Last week he received a letter from the college telling him that his services were no longer needed.

Two interesting details about St. George: he has been in a committed relationship with a man for the past fourteen years. He is also the pastor at St. Miriam, an Old Catholic parish.

Administrators at Chestnut Hill have known all along that St. George was an ordained priest in this tradition. In fact, Chestnut Hill asked him to take a faculty position at the suggestion of some of his parishioners who also work at the college.

St. George’s students who googled him were also aware that he is a gay man. Though he didn’t speak about it in the classroom, the information could be found through a cursory web search.

In what is surely not a coincidence, just days before St. George was notified that his contract wouldn’t be renewed, a local lawyer, James Pepper, wrote a letter of concern to Cardinal Rigali and two Chestnut Hill officials.
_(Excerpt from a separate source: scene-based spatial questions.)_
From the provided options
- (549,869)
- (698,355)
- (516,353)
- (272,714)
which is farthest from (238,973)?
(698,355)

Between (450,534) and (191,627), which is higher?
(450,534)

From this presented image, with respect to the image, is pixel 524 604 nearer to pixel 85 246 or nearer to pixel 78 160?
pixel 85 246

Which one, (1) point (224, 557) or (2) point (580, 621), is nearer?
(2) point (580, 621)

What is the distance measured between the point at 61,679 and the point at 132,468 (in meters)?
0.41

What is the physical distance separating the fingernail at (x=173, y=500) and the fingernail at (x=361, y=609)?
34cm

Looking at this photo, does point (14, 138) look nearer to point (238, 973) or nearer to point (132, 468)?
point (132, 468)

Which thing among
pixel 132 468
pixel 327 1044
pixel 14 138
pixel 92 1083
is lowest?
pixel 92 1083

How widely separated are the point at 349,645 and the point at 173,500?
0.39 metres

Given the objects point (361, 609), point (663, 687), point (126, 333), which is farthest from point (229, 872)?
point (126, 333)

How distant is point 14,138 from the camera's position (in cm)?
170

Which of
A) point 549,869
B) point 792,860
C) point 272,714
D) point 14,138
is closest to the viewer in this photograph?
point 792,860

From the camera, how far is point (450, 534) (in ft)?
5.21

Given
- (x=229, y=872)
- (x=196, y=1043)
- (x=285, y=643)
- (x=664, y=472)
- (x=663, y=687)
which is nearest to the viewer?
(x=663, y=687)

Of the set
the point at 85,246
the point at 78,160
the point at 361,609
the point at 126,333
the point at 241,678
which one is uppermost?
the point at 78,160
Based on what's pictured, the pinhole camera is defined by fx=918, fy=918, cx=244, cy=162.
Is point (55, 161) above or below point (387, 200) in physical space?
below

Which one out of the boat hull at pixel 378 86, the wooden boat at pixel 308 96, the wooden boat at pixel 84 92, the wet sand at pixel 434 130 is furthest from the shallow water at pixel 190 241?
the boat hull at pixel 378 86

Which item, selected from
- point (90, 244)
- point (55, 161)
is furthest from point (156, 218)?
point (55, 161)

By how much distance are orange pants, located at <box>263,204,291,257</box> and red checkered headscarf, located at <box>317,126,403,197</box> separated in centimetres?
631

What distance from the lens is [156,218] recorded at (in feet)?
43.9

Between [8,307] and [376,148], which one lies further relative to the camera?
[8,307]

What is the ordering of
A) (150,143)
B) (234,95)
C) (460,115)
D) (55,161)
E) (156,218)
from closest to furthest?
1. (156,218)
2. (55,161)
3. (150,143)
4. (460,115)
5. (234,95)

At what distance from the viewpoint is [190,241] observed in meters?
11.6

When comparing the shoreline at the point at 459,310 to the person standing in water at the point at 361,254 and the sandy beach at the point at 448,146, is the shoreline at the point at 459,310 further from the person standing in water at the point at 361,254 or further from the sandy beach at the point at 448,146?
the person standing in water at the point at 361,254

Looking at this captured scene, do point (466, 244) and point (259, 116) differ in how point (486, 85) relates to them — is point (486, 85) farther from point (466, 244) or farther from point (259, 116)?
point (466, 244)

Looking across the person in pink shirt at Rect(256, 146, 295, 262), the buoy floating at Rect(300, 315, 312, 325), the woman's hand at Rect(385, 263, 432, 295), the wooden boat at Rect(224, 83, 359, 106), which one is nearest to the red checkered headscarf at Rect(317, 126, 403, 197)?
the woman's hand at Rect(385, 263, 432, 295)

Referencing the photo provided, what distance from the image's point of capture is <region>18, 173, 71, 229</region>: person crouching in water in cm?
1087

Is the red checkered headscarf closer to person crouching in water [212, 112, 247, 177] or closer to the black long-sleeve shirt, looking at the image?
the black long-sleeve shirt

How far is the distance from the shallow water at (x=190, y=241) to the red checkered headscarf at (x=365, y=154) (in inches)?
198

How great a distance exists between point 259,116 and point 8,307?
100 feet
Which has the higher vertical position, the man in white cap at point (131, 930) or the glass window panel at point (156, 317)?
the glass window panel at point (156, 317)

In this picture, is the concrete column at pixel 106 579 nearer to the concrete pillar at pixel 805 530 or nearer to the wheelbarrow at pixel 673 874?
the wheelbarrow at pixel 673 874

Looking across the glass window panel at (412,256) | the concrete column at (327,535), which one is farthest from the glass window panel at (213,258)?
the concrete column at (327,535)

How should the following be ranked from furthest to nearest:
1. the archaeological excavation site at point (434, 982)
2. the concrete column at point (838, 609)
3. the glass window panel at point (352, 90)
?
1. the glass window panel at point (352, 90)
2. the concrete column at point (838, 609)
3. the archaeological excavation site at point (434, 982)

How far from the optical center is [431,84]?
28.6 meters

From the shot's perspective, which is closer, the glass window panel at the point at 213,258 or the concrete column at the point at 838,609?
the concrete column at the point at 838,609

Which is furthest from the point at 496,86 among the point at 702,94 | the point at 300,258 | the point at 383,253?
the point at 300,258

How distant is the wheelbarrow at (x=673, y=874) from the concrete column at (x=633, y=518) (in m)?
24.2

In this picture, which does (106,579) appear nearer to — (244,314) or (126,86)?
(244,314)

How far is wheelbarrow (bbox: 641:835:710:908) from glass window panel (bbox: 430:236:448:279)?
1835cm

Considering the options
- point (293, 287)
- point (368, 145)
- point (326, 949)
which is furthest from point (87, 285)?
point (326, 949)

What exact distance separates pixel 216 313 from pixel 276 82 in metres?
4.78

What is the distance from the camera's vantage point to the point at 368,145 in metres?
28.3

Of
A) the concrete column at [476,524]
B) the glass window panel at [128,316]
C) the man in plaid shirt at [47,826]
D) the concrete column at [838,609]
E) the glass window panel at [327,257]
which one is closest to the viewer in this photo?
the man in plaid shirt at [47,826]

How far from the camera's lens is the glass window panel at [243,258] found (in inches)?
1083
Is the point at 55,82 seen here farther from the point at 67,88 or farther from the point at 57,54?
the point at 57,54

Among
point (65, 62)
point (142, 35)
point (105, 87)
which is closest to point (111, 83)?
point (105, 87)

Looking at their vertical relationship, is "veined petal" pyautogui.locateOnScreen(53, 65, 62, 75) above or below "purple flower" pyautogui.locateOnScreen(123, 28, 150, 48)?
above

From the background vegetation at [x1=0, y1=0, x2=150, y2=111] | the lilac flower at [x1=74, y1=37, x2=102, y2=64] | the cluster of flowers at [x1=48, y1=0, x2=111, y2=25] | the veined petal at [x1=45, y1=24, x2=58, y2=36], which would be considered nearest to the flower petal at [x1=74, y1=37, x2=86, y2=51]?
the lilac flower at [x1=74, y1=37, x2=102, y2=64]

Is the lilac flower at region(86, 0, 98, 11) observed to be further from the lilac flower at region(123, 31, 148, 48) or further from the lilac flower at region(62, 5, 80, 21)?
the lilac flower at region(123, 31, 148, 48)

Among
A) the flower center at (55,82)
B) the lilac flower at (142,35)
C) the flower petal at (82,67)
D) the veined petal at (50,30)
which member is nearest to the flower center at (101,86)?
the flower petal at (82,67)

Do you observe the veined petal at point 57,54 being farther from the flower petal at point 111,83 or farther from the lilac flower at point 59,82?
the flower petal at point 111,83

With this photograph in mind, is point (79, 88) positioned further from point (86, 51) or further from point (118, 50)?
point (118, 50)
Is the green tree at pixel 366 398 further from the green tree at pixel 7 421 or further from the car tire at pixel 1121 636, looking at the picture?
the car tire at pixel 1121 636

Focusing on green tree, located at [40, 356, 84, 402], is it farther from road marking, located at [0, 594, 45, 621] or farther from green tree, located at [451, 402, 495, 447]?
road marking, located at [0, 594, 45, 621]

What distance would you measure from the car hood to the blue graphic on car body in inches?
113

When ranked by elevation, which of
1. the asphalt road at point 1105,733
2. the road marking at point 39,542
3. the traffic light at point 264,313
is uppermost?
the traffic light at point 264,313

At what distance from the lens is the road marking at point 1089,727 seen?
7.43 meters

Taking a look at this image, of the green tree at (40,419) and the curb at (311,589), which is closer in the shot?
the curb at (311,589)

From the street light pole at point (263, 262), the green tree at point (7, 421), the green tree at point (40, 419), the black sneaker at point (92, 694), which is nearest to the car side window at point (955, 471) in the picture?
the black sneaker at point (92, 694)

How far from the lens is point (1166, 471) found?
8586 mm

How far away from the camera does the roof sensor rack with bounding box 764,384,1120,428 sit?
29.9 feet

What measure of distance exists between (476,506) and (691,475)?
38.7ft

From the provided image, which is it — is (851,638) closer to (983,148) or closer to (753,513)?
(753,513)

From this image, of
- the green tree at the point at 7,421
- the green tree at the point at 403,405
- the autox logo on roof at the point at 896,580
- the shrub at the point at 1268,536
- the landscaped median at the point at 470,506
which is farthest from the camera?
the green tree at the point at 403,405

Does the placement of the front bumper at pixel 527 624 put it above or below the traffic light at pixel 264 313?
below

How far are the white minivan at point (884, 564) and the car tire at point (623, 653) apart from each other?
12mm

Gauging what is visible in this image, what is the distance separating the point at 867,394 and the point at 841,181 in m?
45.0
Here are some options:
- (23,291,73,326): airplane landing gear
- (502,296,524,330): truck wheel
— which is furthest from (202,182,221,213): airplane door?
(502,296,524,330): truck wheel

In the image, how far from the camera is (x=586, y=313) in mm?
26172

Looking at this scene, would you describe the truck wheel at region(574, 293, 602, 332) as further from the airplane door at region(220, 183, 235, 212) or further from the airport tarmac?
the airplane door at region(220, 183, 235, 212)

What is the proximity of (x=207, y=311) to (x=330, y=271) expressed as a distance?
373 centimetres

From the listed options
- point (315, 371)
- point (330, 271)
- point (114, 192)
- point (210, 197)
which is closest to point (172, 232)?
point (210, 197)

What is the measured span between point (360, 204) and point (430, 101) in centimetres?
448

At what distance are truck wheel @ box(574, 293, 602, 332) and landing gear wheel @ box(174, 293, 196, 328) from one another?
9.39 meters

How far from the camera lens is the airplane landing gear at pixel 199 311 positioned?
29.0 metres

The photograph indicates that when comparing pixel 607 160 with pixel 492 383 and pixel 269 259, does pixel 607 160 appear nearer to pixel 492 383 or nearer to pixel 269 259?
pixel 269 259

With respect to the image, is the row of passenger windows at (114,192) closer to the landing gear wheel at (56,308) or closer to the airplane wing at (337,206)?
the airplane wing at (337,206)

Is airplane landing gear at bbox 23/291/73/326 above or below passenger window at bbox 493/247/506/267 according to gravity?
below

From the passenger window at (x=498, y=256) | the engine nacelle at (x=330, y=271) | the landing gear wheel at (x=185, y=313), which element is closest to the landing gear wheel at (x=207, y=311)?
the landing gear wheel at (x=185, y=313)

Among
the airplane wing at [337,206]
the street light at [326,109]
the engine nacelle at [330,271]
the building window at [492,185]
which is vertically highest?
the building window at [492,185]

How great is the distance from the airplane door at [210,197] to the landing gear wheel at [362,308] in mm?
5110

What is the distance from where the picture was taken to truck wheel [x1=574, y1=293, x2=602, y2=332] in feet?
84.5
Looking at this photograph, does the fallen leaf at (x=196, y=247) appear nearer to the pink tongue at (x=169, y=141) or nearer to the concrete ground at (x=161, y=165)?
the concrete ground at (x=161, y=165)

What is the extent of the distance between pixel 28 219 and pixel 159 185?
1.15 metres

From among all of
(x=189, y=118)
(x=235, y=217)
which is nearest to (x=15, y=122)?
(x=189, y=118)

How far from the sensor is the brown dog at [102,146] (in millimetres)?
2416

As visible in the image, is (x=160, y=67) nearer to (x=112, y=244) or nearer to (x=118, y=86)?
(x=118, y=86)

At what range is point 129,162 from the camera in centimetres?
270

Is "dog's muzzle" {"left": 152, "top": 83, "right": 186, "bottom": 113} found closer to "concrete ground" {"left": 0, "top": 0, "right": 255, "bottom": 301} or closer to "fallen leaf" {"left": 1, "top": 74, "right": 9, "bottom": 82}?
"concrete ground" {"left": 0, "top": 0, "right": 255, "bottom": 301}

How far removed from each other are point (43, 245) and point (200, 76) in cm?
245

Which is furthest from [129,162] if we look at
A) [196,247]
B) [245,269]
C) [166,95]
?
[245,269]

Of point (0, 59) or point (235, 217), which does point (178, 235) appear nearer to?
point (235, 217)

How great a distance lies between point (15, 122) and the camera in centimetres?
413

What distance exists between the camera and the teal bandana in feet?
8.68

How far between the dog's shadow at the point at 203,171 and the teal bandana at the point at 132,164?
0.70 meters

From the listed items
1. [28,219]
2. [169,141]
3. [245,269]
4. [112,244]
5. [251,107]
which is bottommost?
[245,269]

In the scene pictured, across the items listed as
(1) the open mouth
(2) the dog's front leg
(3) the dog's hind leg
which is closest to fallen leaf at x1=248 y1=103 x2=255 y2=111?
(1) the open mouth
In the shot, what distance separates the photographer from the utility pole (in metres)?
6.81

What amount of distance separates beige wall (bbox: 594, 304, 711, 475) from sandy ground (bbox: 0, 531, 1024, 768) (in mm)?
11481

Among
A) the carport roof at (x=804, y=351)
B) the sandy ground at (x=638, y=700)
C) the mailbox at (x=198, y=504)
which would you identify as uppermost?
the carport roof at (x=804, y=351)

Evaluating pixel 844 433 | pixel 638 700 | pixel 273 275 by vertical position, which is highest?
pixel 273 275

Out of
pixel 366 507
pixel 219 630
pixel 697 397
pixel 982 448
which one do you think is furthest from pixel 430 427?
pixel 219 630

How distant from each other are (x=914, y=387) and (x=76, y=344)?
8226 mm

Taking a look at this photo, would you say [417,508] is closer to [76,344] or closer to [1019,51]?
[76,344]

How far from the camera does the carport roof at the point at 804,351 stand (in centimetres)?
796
Apparently, Pepper read a column in the February 17 issue of the Philadelphia Daily News about St. George’s parish.

The column centered on an ad campaign that St. Miriam’s had recently launched. Some of the ads criticized the Roman Catholic Church for its mishandling of the sexual abuse crisis.

But the real issue, it seems, is St. George’s sexual orientation.

According to the Huffington Post, Chestnut Hill claims that it fired St. George because of “public statements of his involvement in a gay relationship with another man for the past 15 years.”